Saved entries
*****
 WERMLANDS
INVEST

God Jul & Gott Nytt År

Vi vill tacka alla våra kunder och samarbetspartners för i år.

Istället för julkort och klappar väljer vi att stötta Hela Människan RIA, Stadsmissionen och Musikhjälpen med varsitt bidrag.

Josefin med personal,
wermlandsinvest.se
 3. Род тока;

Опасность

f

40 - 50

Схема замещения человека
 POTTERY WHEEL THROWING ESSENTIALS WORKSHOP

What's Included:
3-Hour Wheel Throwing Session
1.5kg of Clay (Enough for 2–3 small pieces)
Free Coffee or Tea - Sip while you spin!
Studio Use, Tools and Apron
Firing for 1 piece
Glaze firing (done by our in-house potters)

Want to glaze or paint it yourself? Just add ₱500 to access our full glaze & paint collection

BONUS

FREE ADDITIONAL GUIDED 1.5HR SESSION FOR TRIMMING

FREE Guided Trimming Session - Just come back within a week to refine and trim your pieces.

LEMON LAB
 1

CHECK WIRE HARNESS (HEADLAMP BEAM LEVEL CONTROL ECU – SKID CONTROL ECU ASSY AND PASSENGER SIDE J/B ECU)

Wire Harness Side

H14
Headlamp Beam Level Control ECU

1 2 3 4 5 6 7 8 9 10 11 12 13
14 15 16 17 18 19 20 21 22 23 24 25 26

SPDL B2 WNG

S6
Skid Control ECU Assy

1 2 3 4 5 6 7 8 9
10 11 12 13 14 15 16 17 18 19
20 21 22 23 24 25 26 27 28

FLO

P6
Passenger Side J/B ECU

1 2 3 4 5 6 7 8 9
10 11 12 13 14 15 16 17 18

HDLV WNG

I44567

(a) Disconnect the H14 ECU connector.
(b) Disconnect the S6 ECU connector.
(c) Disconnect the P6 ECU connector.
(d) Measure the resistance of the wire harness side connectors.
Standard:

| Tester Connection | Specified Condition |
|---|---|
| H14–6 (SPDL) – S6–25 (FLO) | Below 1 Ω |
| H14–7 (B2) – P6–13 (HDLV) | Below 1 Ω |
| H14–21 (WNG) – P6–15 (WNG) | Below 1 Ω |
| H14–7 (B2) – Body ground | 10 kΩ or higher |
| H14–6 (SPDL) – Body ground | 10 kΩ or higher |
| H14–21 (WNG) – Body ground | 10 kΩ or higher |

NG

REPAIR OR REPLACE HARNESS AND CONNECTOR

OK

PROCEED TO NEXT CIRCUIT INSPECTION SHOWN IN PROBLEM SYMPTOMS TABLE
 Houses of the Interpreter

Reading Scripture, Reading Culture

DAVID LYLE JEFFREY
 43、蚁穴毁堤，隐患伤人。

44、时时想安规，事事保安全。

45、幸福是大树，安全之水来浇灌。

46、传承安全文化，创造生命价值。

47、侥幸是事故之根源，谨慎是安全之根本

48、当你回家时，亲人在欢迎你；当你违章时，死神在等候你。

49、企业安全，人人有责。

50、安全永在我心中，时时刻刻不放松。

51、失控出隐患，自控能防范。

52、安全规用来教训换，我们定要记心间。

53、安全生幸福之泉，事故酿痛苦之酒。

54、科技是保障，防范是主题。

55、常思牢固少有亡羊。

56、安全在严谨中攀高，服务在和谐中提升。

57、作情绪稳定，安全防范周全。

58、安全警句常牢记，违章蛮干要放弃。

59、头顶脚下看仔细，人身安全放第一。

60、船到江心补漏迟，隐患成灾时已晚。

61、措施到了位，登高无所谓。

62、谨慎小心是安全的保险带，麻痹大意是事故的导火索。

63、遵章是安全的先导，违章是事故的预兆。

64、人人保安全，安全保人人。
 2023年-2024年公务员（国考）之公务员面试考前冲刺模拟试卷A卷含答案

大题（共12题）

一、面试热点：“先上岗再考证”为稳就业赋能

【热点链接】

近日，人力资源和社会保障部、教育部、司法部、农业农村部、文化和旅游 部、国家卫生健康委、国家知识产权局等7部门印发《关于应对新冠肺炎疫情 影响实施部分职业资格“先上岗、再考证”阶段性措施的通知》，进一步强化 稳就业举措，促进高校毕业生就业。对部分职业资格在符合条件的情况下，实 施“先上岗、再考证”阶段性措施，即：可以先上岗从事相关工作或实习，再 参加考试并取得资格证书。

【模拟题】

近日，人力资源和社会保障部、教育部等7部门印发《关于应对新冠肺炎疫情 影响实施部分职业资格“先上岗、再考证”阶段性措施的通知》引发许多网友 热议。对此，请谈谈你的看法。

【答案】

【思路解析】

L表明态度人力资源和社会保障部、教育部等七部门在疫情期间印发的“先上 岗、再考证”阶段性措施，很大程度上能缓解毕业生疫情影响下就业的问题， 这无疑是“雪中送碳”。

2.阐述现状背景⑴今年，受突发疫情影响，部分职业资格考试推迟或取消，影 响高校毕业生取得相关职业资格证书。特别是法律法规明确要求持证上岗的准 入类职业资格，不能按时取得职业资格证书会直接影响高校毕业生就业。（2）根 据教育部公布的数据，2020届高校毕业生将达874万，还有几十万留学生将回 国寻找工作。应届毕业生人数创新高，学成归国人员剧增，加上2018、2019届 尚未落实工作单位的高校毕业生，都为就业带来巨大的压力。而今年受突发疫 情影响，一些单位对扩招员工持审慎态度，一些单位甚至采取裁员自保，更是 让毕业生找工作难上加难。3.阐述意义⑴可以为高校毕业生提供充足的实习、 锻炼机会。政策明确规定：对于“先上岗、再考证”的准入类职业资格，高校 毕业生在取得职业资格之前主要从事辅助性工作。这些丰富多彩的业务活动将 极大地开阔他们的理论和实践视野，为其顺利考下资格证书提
*****
# [What you have to do]
Reproduce every line above. Keep it exact.

# [Finished exercise]
 WERMLANDS
INVEST

God Jul & Gott Nytt År

Vi vill tacka alla våra kunder och samarbetspartners för i år.

Istället för julkort och klappar väljer vi att stötta Hela Människan RIA, Stadsmissionen och Musikhjälpen med varsitt bidrag.

Josefin med personal,
wermlandsinvest.se
 3. Род тока;

Опасность

f

40 - 50

Схема замещения человека
 POTTERY WHEEL THROWING ESSENTIALS WORKSHOP

What's Included:
3-Hour Wheel Throwing Session
1.5kg of Clay (Enough for 2–3 small pieces)
Free Coffee or Tea - Sip while you spin!
Studio Use, Tools and Apron
Firing for 1 piece
Glaze firing (done by our in-house potters)

Want to glaze or paint it yourself? Just add ₱500 to access our full glaze & paint collection

BONUS

FREE ADDITIONAL GUIDED 1.5HR SESSION FOR TRIMMING

FREE Guided Trimming Session - Just come back within a week to refine and trim your pieces.

LEMON LAB
 1

CHECK WIRE HARNESS (HEADLAMP BEAM LEVEL CONTROL ECU – SKID CONTROL ECU ASSY AND PASSENGER SIDE J/B ECU)

Wire Harness Side

H14
Headlamp Beam Level Control ECU

1 2 3 4 5 6 7 8 9 10 11 12 13
14 15 16 17 18 19 20 21 22 23 24 25 26

SPDL B2 WNG

S6
Skid Control ECU Assy

1 2 3 4 5 6 7 8 9
10 11 12 13 14 15 16 17 18 19
20 21 22 23 24 25 26 27 28

FLO

P6
Passenger Side J/B ECU

1 2 3 4 5 6 7 8 9
10 11 12 13 14 15 16 17 18

HDLV WNG

I44567

(a) Disconnect the H14 ECU connector.
(b) Disconnect the S6 ECU connector.
(c) Disconnect the P6 ECU connector.
(d) Measure the resistance of the wire harness side connectors.
Standard:

| Tester Connection | Specified Condition |
|---|---|
| H14–6 (SPDL) – S6–25 (FLO) | Below 1 Ω |
| H14–7 (B2) – P6–13 (HDLV) | Below 1 Ω |
| H14–21 (WNG) – P6–15 (WNG) | Below 1 Ω |
| H14–7 (B2) – Body ground | 10 kΩ or higher |
| H14–6 (SPDL) – Body ground | 10 kΩ or higher |
| H14–21 (WNG) – Body ground | 10 kΩ or higher |

NG

REPAIR OR REPLACE HARNESS AND CONNECTOR

OK

PROCEED TO NEXT CIRCUIT INSPECTION SHOWN IN PROBLEM SYMPTOMS TABLE
 Houses of the Interpreter

Reading Scripture, Reading Culture

DAVID LYLE JEFFREY
 43、蚁穴毁堤，隐患伤人。

44、时时想安规，事事保安全。

45、幸福是大树，安全之水来浇灌。

46、传承安全文化，创造生命价值。

47、侥幸是事故之根源，谨慎是安全之根本

48、当你回家时，亲人在欢迎你；当你违章时，死神在等候你。

49、企业安全，人人有责。

50、安全永在我心中，时时刻刻不放松。

51、失控出隐患，自控能防范。

52、安全规用来教训换，我们定要记心间。

53、安全生幸福之泉，事故酿痛苦之酒。

54、科技是保障，防范是主题。

55、常思牢固少有亡羊。

56、安全在严谨中攀高，服务在和谐中提升。

57、作情绪稳定，安全防范周全。

58、安全警句常牢记，违章蛮干要放弃。

59、头顶脚下看仔细，人身安全放第一。

60、船到江心补漏迟，隐患成灾时已晚。

61、措施到了位，登高无所谓。

62、谨慎小心是安全的保险带，麻痹大意是事故的导火索。

63、遵章是安全的先导，违章是事故的预兆。

64、人人保安全，安全保人人。
 2023年-2024年公务员（国考）之公务员面试考前冲刺模拟试卷A卷含答案

大题（共12题）

一、面试热点：“先上岗再考证”为稳就业赋能

【热点链接】

近日，人力资源和社会保障部、教育部、司法部、农业农村部、文化和旅游 部、国家卫生健康委、国家知识产权局等7部门印发《关于应对新冠肺炎疫情 影响实施部分职业资格“先上岗、再考证”阶段性措施的通知》，进一步强化 稳就业举措，促进高校毕业生就业。对部分职业资格在符合条件的情况下，实 施“先上岗、再考证”阶段性措施，即：可以先上岗从事相关工作或实习，再 参加考试并取得资格证书。

【模拟题】

近日，人力资源和社会保障部、教育部等7部门印发《关于应对新冠肺炎疫情 影响实施部分职业资格“先上岗、再考证”阶段性措施的通知》引发许多网友 热议。对此，请谈谈你的看法。

【答案】

【思路解析】

L表明态度人力资源和社会保障部、教育部等七部门在疫情期间印发的“先上 岗、再考证”阶段性措施，很大程度上能缓解毕业生疫情影响下就业的问题， 这无疑是“雪中送碳”。

2.阐述现状背景⑴今年，受突发疫情影响，部分职业资格考试推迟或取消，影 响高校毕业生取得相关职业资格证书。特别是法律法规明确要求持证上岗的准 入类职业资格，不能按时取得职业资格证书会直接影响高校毕业生就业。（2）根 据教育部公布的数据，2020届高校毕业生将达874万，还有几十万留学生将回 国寻找工作。应届毕业生人数创新高，学成归国人员剧增，加上2018、2019届 尚未落实工作单位的高校毕业生，都为就业带来巨大的压力。而今年受突发疫 情影响，一些单位对扩招员工持审慎态度，一些单位甚至采取裁员自保，更是 让毕业生找工作难上加难。3.阐述意义⑴可以为高校毕业生提供充足的实习、 锻炼机会。政策明确规定：对于“先上岗、再考证”的准入类职业资格，高校 毕业生在取得职业资格之前主要从事辅助性工作。这些丰富多彩的业务活动将 极大地开阔他们的理论和实践视野，为其顺利考下资格证书提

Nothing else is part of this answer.